Sebuah gerbang besi bergaya ukiran betawi nampak terkunci dari dalam. Firman sudah berdiri di depannya. Namun ragu untuk masuk. Banyak kemungkinan-kemungkinan yang dipikirkannya. Kakaknya mungkin sudah bercerita banyak tentang dirinya pada pemilik Kos, Firman takut akan sikap manusia yang berubah ketika tahu akan siapa dirinya. Takut jika orang-orang kemudian mengasingkannya tanpa ingin mendalami peran apa yang sebenarnya ia ingin rubah dan ingin ia jauhi. Namun, tekatnya sudah matang untuk berbaur. Diketuknya pintu gerbang itu.

"Permisi…," ucapnya sedikit keras. Setelah beberapa kali dia mengucapkannya, seseorang datang dari dalam menghampiri dan membuka pintu gerbang, tampak seorang laki-laki setengah baya berbadan tegap menyambutnya dengan senyuman. Beliau adalah Pak Bambang pemilik kos itu.

"Mas Firman, ya?" Laki-laki itu mencoba menebak. Dia sepertinya sudah tahu akan kedatangan Firman.

"Iya benar, Pak." Firman mengangguk.

"Ayo… ayo masuk." Pak Bambang menuntun Firman memasuki rumah kos.

"Sejak siang saya tungguin kok nggak muncul, saya kira nggak dateng hari ini," ujar Pak Bambang mengakrabkan diri. "Mas Firman nggak nyasar kan, mas?"

"Nggak, Pak. Cuma tadi ada beberapa keperluan dulu di jalan," jawab Firman beralasan.

"Mau langsung ke kamarnya atau mau duduk dulu?" tanya Pak Bambang memberi pilihan.

"Langsung aja, Pak." Diambilnya pilihan pertama. Nampaknya dia sudah terlihat lelah untuk sekedar mengobrol.

Kamar-kamar Kos itu berderet rapi berhadap-hadapan, dengan tiga kamar mandi luar yang terletak disudut lorong. Pak Bambang memberikan kunci kamar. Firman segera membuka kamarnya yang hanya dua petak namun nampak sangat rapi dan bersih. Secara teknis sebenarnya kamar kosnya hanya satu petak panjang. Namun ditengahnya ada sekat Triplek Particle Board untuk membaginya menjadi dua ruangan persegi, bilik tidur dan balai.

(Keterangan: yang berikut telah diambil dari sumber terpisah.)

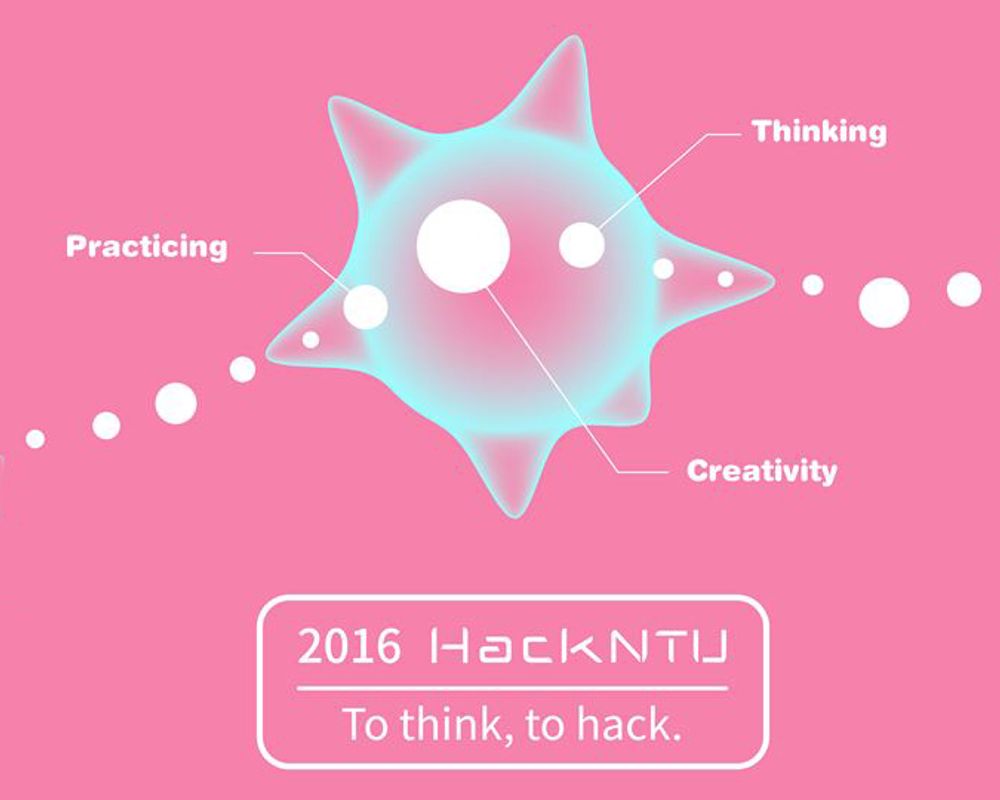 Thinking

Practicing

Creativity

2016 HackNTU

To think, to hack.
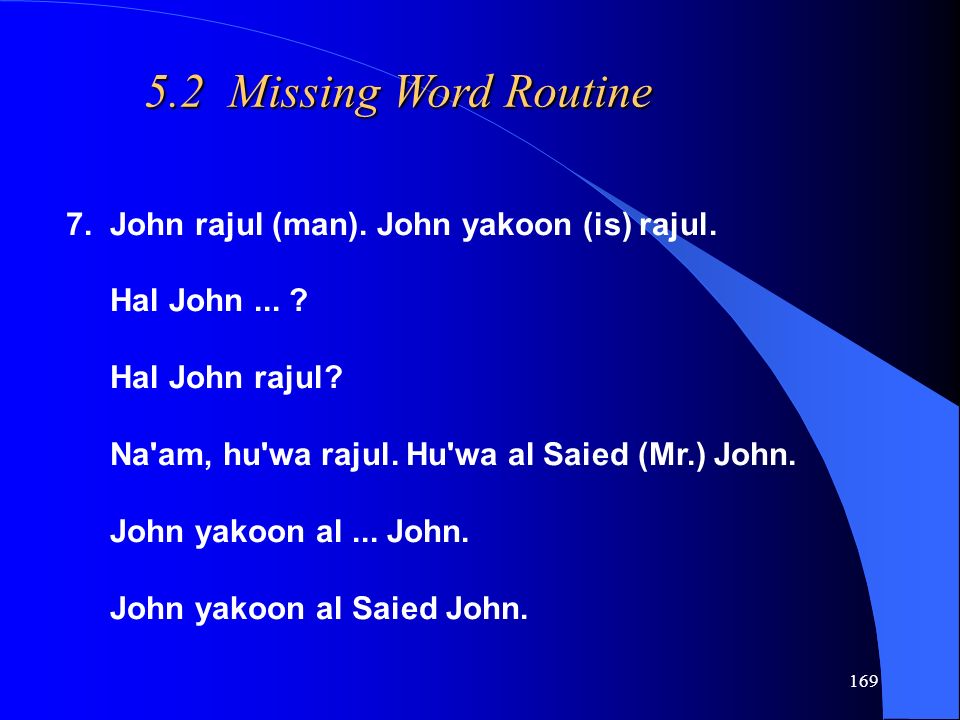 5.2 Missing Word Routine

7. John rajul (man). John yakoon (is) rajul.

Hal John ... ?

Hal John rajul?

Na'am, hu'wa rajul. Hu'wa al Saied (Mr.) John.

John yakoon al ... John.

John yakoon al Saied John.

169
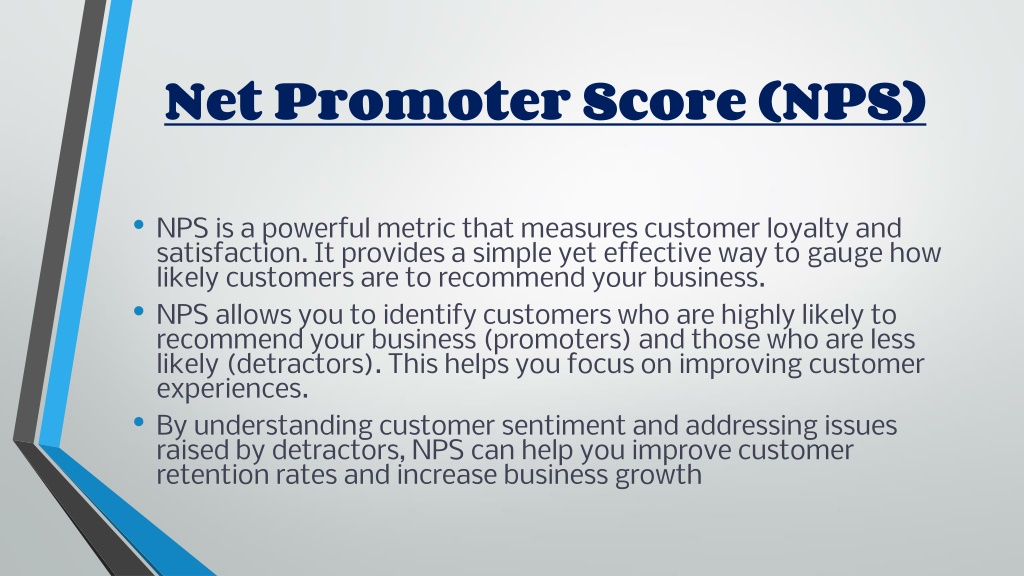 Net Promoter Score (NPS)

• NPS is a powerful metric that measures customer loyalty and satisfaction. It provides a simple yet effective way to gauge how likely customers are to recommend your business.

• NPS allows you to identify customers who are highly likely to recommend your business (promoters) and those who are less likely (detractors). This helps you focus on improving customer experiences.

• By understanding customer sentiment and addressing issues raised by detractors, NPS can help you improve customer retention rates and increase business growth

Pak Bambang menjelaskan tentang keperluan dan kebiasaan apa saja yang berlaku di sini. Tak ada tanggapan panjang dari Firman kecuali hanya mengiyakan dan mengangguk. Rasa lelah sudah membuat telinganya tak berfungsi prima untuk menangkap informasi.

"Ya sudah, saya tinggal dulu, ya… Istirahat dulu barangkali capek" Pak Bambang menepuk pundak Firman.

"Makasih, Pak."

Firman meletakkan tas yang dibawanya, dia segera merebahkan diri, memijat kening yang tampaknya tak baik-baik saja. Matanya memejam untuk menghirup bau ruangan yang masih sangat asing. Pikirannya masih ramai ia berusaha meredamnya namun nampak tak satupun pergi untuk mengobati lelahnya. Dia ingin tidur lelap tanpa beban namun nampaknya dunia semurah itu  terus memberinya ujian.

Betapapun riuhnya isi kepalanya, rasa lelah tetap saja mampu menumbuhkan rasa kantuk. Meski butuh waktu lama untuk matanya terpejam dalam lelap. Orang-orang biasa menyebutnya dengan istilah tidur-tidur ayam.

"Kapan rumah kita selesai dibangun, Mas?" Suara seorang wanita menggema di kepalanya. "Aku capek hidup di kontrakan terus."

"Sabar, tunggu uangnya ada."

"Kapan kita hidup enak, mas? Orang tua ku bisa kasih aku banyak kesenangan. Harusnya mas bisa lebih dari mereka."

"Kamu pikir selama ini aku diem aja? Dasar istri nggak bersyukur! Tukang ngeluh!"

"Kamu kerja apa sih sebenarnya!?"

"Kamu nggak perlu tahu, yang penting kita bisa makan!"

Suara-suara riuh terus menggema dalam kepalanya. Firman tak bisa menolak kemunculannya, namun jelas bahwa itu berasal dari masa lalunya. Terdengar juga suara-suara piring pecah, gebrakan meja, tangis bayi, dan jeritan seorang wanita. Kesemuanya itu berasal dari bagian memori diotaknya yang seolah tak sengaja terbuka sendiri melalui mimpi.

Adzan maghrib berkumandang, Firman membuka matanya seraya bangkit dari posisi rebah. Napasnya terengah-engah layaknya orang yang habis lari dikejar setan. Sepertinya tidur di waktu senja bukanlah sesuatu yang elok.